Don't miss out on a very smart way to grow your savings

Looking for the best account to grow your savings while maintaining access to your funds? Many people believe that a money market account isn't right for them. Don't be fooled by these money market myths:

  • Myth 1: A money market account is the same as a money market fund. Although the names are similar, the actual products are very different. A money market account is a type of bank savings account, with a declared interest rate and FDIC protection. A money market fund is a type of investment that is not FDIC insured and has a fluctuating rate of return or "interest rate" that varies with financial markets.
  • Myth 2: The minimum deposit is too high. Each bank determines the minimum deposit amount for its money market accounts. Typical minimum deposits can range from $100 to as much as $2,500 (the minimum to open a CIT Bank Money Market account is $100).
  • Myth 3: I don't need more than one savings account. Setting up in individual savings accounts for short- and long-term savings goals makes smart sense because the reasons for savings vary. Are you saving for a house, creating an emergency fund or putting money aside for your kid's college tuition? Keeping accounts separate makes it easier to track savings growth. When you tap your funds, you won't derail other savings goals.

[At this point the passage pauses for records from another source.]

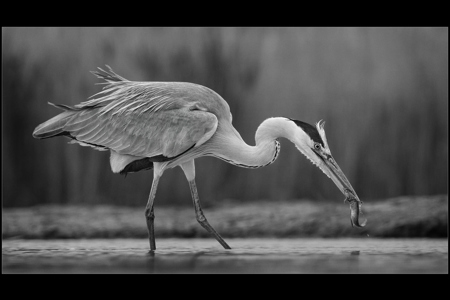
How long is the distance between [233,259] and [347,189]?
4.71 feet

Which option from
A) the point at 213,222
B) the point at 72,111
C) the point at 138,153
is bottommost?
the point at 213,222

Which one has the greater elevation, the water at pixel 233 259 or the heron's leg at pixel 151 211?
the heron's leg at pixel 151 211

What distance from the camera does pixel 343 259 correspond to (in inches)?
260

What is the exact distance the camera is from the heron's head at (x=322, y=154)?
691 centimetres

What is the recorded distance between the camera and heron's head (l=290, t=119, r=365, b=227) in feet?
22.7

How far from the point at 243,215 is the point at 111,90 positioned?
11.8 feet

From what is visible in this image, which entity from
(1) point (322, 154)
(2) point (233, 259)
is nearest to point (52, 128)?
(2) point (233, 259)

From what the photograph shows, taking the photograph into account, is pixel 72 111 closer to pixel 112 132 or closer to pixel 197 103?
pixel 112 132

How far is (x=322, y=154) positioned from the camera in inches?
279

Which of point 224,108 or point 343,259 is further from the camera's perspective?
point 224,108

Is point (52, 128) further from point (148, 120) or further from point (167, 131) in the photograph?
point (167, 131)

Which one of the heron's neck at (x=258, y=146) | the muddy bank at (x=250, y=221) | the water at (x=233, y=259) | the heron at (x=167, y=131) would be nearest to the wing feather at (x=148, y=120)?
the heron at (x=167, y=131)

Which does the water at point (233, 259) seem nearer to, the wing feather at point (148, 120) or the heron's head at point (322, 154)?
the heron's head at point (322, 154)

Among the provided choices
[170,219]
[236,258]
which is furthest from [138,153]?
[170,219]
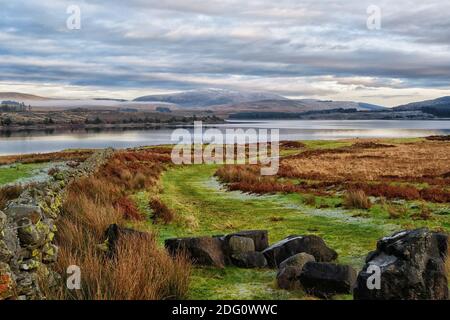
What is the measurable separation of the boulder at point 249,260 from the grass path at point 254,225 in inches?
11.2

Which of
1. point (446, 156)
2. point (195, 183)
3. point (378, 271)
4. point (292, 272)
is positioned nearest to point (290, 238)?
point (292, 272)

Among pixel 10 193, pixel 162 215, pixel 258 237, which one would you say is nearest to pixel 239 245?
pixel 258 237

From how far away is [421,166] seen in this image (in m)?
43.1

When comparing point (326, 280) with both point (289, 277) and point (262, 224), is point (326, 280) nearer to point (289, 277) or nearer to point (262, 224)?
point (289, 277)

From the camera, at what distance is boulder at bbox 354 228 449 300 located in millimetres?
7473

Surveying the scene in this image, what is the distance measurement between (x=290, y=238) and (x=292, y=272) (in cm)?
246

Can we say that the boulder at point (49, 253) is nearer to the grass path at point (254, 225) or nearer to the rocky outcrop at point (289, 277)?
the grass path at point (254, 225)

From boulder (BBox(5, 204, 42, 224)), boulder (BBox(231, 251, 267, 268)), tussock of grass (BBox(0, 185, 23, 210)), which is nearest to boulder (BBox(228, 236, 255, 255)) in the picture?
boulder (BBox(231, 251, 267, 268))

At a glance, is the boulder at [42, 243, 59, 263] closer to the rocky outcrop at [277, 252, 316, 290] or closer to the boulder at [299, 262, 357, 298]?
the rocky outcrop at [277, 252, 316, 290]

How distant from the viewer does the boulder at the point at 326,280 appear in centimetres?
840

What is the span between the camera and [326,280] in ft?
27.6

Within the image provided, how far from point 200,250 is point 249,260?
3.85 feet

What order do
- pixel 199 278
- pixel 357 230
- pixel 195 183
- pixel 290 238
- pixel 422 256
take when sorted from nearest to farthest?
pixel 422 256, pixel 199 278, pixel 290 238, pixel 357 230, pixel 195 183
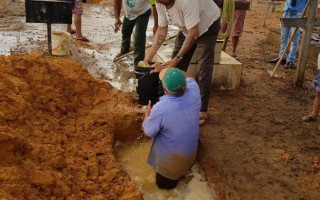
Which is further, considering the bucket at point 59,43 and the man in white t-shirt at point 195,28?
the bucket at point 59,43

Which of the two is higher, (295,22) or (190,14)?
(190,14)

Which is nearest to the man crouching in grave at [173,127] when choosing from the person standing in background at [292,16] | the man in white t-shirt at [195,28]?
→ the man in white t-shirt at [195,28]

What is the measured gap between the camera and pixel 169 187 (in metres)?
3.37

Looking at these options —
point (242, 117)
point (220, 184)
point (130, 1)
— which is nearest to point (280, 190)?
point (220, 184)

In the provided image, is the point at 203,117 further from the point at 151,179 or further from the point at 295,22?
the point at 295,22

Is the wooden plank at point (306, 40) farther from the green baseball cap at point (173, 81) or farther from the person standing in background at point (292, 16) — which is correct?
the green baseball cap at point (173, 81)

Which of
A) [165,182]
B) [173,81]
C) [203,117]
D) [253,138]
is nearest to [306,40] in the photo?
[253,138]

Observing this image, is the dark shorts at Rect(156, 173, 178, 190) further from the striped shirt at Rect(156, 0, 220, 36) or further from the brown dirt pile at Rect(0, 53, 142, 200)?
the striped shirt at Rect(156, 0, 220, 36)

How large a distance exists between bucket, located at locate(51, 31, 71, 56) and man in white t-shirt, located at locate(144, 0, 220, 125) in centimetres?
248

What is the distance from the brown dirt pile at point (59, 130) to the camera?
8.45 feet

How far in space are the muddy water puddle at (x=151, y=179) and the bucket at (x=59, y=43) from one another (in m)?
2.65

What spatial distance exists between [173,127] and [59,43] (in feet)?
12.0

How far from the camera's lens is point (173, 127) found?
2.96m

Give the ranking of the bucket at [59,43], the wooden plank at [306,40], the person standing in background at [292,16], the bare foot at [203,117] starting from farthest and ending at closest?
1. the person standing in background at [292,16]
2. the bucket at [59,43]
3. the wooden plank at [306,40]
4. the bare foot at [203,117]
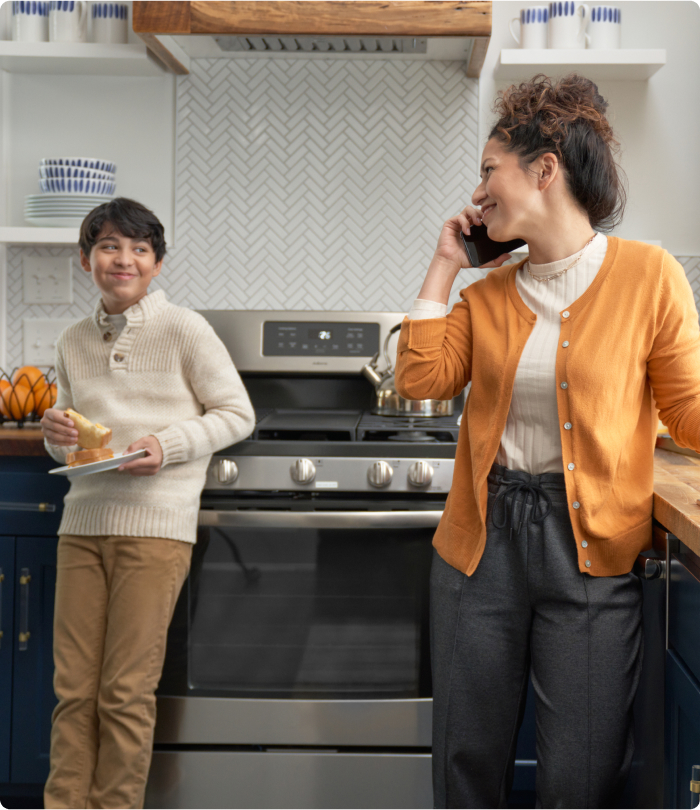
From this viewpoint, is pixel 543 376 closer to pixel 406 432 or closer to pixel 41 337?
pixel 406 432

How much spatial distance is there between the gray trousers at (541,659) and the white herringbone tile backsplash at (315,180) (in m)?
1.24

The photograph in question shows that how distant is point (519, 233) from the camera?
1115mm

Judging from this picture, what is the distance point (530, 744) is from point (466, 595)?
68 cm

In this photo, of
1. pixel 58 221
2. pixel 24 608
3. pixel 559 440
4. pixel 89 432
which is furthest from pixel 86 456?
pixel 58 221

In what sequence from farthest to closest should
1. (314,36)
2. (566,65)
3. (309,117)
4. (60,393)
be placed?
(309,117), (566,65), (314,36), (60,393)

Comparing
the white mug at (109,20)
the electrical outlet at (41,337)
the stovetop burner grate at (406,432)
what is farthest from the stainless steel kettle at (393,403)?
the white mug at (109,20)

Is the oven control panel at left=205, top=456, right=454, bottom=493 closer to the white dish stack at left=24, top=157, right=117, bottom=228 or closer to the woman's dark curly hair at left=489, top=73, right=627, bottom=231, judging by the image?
the woman's dark curly hair at left=489, top=73, right=627, bottom=231

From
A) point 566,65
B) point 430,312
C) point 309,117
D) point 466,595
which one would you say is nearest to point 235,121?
point 309,117

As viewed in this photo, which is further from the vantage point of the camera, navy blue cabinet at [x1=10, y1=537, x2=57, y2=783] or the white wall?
the white wall

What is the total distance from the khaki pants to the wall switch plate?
3.38ft

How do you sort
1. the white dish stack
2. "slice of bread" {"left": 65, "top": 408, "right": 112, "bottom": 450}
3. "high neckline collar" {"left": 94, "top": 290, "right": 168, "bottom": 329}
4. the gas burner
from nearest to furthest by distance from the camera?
"slice of bread" {"left": 65, "top": 408, "right": 112, "bottom": 450}
"high neckline collar" {"left": 94, "top": 290, "right": 168, "bottom": 329}
the gas burner
the white dish stack

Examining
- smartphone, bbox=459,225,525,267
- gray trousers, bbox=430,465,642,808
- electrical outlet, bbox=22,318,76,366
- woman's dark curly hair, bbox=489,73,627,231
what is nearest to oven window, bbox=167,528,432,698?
gray trousers, bbox=430,465,642,808

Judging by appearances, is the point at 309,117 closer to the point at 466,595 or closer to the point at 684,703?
the point at 466,595

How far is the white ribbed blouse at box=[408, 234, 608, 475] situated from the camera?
3.63 ft
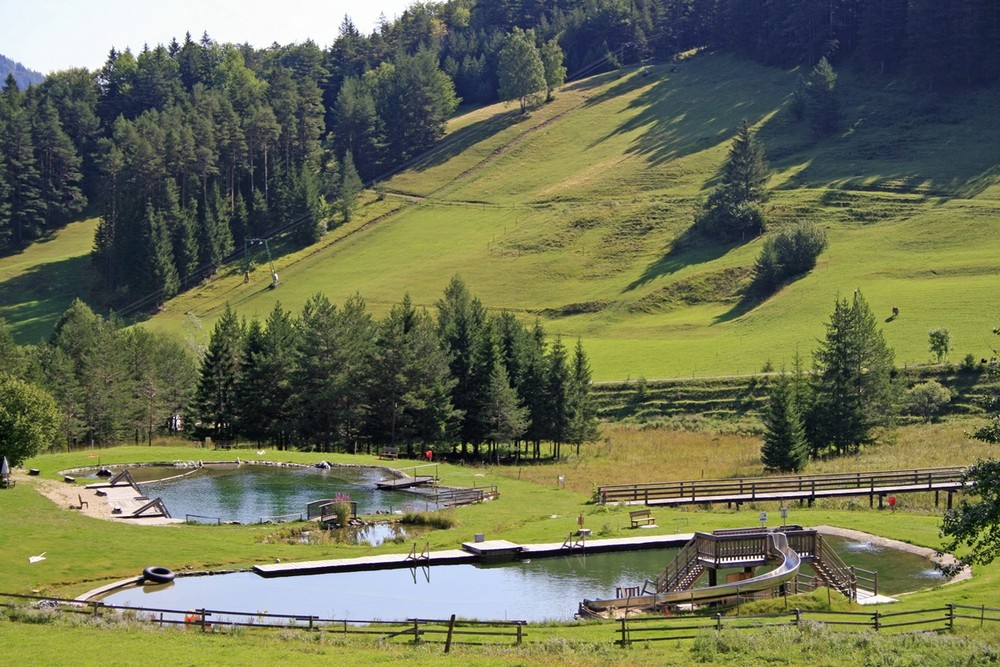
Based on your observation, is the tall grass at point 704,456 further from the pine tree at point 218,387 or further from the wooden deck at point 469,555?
the pine tree at point 218,387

The facts about money market accounts

So exactly what is a money market account? A money market account might best be described as a hybrid between a checking and savings account. It typically earns a higher rate of interest than a regular savings account and allows limited monthly access to funds via electronic funds transfer, check writing, and/or ATM or debit card withdrawals.

Although a money market account can help you reach your savings goals, be aware of some limitations. If you make more than the specified allowable transactions during the statement period, there could be a fee. And, in some cases, if you do not maintain the required minimum balance there may also be a fee, or your interest rate could be decreased.

Overall, there are advantages to having a money market account. It's an FDIC-insured, flexible and accessible account you can use for building up a financial safety net for emergencies or saving for a short- or long-term goals. And, the interest rate for a money market account at an online-only bank such as CIT Bank is typically many times higher than a traditional bank.